A caixinha mágica deixou de apenas o ser. Hoje em dia, é impensável imaginá-la como instrumento de consumo isolado. Ao lado de fenómenos comportamentais como o do second screen (o consumo televisivo acompanhado da interação, em tempo real, com o mesmo através de smartphones ou tablets) está a explosão do streaming, confirmada no ano que agora termina e aplaudida pelo público e pela crítica. Longe vão os tempos em que o público ficava condicionado pelos conteúdos e os horários que os responsáveis dos canais em sinal aberto e por cabo desenham para as respetivas estações. Televisão não é mais sinónimo de caixinha mágica. Televisão é ver o que se quer, quando se quer, no ritmo e na plataforma desejados.

O Netflix (que chegou em outubro a Portugal e que conta com 70 milhões de subscritores no mundo) e a Amazon (45 milhões de assinantes), duas das mais populares plataformas de streaming e criadoras de séries originais, mostraram este ano ser uma dor de cabeça para os canais de TV ditos tradicionais. Juntas, somaram umas impressionantes 46 nomeações para os Emmy, com formatos aclamados como House of Cards (esta, de resto, a primeira série de uma plataforma streaming a ser nomeada para as principais categorias), Orange Is the New Black e Unbreakable Kimmy Schmidt no caso do Netflix e Transparent no do segundo.

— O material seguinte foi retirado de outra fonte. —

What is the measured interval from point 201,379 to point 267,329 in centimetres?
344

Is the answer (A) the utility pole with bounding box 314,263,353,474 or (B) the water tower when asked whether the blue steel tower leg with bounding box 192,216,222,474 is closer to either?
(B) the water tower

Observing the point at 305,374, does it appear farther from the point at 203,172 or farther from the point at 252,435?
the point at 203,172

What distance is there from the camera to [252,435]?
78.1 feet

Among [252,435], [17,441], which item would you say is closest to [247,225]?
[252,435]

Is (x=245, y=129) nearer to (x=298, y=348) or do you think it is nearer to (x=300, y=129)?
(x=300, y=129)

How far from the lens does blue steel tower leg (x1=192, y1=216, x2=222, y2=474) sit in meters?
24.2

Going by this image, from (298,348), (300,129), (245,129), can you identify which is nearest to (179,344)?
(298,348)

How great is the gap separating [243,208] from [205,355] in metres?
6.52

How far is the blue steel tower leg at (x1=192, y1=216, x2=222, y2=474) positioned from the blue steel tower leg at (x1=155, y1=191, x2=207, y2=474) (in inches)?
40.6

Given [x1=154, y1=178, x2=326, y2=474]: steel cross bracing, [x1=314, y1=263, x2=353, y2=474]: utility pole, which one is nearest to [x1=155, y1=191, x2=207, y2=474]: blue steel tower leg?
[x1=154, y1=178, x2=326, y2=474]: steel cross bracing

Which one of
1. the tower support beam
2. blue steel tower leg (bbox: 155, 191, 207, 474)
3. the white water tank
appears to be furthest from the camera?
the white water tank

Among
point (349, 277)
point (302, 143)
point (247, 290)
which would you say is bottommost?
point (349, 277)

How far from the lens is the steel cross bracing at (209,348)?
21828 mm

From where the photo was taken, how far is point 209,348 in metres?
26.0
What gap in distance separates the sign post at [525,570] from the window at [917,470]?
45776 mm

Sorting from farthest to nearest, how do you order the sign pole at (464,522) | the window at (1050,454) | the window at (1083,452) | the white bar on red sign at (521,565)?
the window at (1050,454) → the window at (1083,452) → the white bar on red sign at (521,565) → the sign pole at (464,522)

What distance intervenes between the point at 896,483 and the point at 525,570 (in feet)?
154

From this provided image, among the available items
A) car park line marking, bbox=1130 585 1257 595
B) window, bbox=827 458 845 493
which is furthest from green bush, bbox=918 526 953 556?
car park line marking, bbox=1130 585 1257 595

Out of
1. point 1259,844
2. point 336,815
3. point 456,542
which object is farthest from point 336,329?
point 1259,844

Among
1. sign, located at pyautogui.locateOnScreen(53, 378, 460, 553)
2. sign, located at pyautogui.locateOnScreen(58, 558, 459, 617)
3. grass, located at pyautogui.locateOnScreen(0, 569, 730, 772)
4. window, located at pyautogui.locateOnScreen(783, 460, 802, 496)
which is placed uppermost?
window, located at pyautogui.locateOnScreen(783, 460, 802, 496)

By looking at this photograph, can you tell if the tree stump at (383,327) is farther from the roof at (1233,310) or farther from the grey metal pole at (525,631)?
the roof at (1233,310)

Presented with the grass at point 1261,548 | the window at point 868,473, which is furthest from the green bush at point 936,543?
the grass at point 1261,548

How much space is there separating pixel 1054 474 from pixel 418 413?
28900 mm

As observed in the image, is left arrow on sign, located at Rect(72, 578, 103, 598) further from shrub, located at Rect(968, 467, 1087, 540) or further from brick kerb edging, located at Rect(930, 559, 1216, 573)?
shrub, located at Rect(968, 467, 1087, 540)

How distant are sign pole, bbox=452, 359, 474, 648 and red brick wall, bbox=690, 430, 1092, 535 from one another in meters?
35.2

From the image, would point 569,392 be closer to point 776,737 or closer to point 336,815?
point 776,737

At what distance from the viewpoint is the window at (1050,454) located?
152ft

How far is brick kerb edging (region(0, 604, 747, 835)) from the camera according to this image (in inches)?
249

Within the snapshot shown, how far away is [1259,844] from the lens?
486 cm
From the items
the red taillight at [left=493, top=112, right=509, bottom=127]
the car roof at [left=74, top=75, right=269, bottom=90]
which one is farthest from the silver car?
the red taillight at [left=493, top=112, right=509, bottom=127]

O Netflix – o maior fenómeno televisivo dos últimos dois anos e que ainda não consegue ser dimensionado no contexto português, uma vez que a plataforma não divulga o número de assinantes e audiências – está também na liderança na corrida aos Globos de Ouro 2016, que decorrem em janeiro. A plataforma que estreou no mercado português séries como Sense8, Jessica Jones ou Narcos tem oito nomeações. Já a Amazon, com Transparent a ser um dos formatos com maior número de indicações nesta edição, totaliza cinco indicações.

A HBO, canal por cabo tido com produtor de algumas das séries de maior qualidade do século XXI (Os Sopranos, Sete Palmos de Terra ou Anjos na América, só para enumerar três casos), soma sete nomeações para os Globos, mostrando o poder da força do streaming no panorama televisivo atual.

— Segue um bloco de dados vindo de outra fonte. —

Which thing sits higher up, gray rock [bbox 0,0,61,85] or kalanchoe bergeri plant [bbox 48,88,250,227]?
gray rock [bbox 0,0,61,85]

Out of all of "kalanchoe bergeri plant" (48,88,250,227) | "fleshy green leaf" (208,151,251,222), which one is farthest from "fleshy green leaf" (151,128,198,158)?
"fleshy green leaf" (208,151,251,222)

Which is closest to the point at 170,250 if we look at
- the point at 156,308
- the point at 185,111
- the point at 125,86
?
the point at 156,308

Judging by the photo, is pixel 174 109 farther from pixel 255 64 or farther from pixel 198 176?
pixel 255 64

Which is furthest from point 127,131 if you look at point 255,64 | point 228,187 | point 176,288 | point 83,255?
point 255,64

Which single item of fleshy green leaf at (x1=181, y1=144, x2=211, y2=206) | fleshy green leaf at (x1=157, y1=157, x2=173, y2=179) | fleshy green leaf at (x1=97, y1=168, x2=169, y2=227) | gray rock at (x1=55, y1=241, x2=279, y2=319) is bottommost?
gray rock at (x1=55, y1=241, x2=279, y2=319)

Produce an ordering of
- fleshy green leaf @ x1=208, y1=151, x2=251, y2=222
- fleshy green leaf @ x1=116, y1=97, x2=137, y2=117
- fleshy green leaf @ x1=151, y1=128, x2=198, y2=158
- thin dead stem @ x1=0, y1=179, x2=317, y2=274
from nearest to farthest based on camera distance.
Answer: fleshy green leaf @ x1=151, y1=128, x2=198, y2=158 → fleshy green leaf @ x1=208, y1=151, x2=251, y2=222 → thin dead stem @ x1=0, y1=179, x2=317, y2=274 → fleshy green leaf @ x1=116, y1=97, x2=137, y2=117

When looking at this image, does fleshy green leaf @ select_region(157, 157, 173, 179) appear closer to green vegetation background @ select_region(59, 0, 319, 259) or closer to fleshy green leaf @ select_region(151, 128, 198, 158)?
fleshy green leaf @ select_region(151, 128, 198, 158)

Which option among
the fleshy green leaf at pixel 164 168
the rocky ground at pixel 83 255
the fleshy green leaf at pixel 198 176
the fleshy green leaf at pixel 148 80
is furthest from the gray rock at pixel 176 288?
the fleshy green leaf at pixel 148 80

Um aplauso da crítica que pode ser encarado de várias formas. Há quem acredite que a qualidade de séries como House of Cards, Orange Is the New Black ou Transparent se deva, também, ao facto de a sua profundidade e ritmo narrativos não estarem condicionados pela feroz guerra de audiências dos canais de TV, nem de acordo com os seus (por vezes demasiados) intervalos comerciais. E, claro, o poder de decisão de quem está em casa de dosear o consumo como quer – aqui, a grande vantagem do binge-watching, de poder ver uma temporada inteira sem interrupções ou sem esperar uma semana por um novo episódio.

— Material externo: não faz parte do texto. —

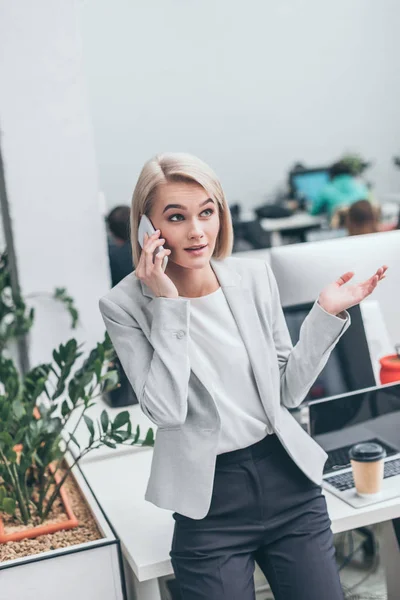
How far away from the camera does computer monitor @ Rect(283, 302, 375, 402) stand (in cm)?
219

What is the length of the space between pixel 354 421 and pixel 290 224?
5.22 metres

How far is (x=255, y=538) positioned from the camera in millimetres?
1590

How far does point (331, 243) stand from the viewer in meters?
2.55

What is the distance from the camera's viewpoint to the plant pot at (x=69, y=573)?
5.49 ft

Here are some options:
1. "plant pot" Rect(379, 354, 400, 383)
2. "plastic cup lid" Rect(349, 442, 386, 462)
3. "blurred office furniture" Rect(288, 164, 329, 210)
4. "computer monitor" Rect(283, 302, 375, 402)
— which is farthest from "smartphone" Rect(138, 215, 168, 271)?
"blurred office furniture" Rect(288, 164, 329, 210)

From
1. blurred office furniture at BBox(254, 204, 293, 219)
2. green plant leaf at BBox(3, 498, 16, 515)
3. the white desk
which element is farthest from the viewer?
blurred office furniture at BBox(254, 204, 293, 219)

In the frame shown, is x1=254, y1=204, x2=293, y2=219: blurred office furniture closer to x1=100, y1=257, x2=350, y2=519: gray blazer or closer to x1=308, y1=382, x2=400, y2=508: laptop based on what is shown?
x1=308, y1=382, x2=400, y2=508: laptop

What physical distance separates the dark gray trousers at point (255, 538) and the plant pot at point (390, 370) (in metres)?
0.61

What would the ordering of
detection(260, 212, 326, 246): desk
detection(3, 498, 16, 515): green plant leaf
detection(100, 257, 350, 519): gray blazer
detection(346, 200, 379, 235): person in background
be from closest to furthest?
1. detection(100, 257, 350, 519): gray blazer
2. detection(3, 498, 16, 515): green plant leaf
3. detection(346, 200, 379, 235): person in background
4. detection(260, 212, 326, 246): desk

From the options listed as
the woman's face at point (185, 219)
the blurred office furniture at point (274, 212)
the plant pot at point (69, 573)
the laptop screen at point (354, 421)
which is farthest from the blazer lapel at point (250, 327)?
the blurred office furniture at point (274, 212)

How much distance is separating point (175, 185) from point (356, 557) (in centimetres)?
180

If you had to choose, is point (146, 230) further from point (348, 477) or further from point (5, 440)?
point (348, 477)

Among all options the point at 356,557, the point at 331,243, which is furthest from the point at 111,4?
the point at 356,557

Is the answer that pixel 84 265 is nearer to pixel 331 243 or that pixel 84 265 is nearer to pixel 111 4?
pixel 331 243
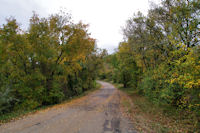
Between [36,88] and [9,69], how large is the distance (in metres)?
2.94

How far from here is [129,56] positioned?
18781mm

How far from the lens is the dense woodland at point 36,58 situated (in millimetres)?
12062

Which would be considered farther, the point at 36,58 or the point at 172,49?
the point at 36,58

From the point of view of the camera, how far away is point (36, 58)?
13781 mm

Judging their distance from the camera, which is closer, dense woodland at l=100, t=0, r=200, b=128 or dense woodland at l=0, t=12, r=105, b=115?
dense woodland at l=100, t=0, r=200, b=128

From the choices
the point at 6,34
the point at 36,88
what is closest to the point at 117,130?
the point at 36,88

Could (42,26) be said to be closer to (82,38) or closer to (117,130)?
(82,38)

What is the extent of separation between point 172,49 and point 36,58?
40.1 feet

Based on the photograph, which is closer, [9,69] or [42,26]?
[9,69]

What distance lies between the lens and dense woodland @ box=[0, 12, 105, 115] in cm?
1206

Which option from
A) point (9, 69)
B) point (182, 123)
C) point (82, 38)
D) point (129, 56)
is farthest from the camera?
point (129, 56)

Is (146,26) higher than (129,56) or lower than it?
higher

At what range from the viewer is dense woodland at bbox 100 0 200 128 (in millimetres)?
5348

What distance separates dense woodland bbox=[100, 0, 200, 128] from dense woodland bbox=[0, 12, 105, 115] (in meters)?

Com a crescente popularidade e uso da TV on demand, de resto, um estudo revelado agora pela eMarketer estima que em 2018 um em cada cinco lares já não tenha o serviço de TV por subscrição, ou seja, os canais por cabo. Numa altura em que as pessoas se queixam de ter cada vez menos tempo livre, e num ano em que foram transmitidas 409 séries de TV – um número recorde, aliás –, está à vista de todos a principal arma dos serviços de streaming: o espectador cria a sua própria programação televisiva. E aqui não há diretor-geral ou diretor de programas de uma estação que mande.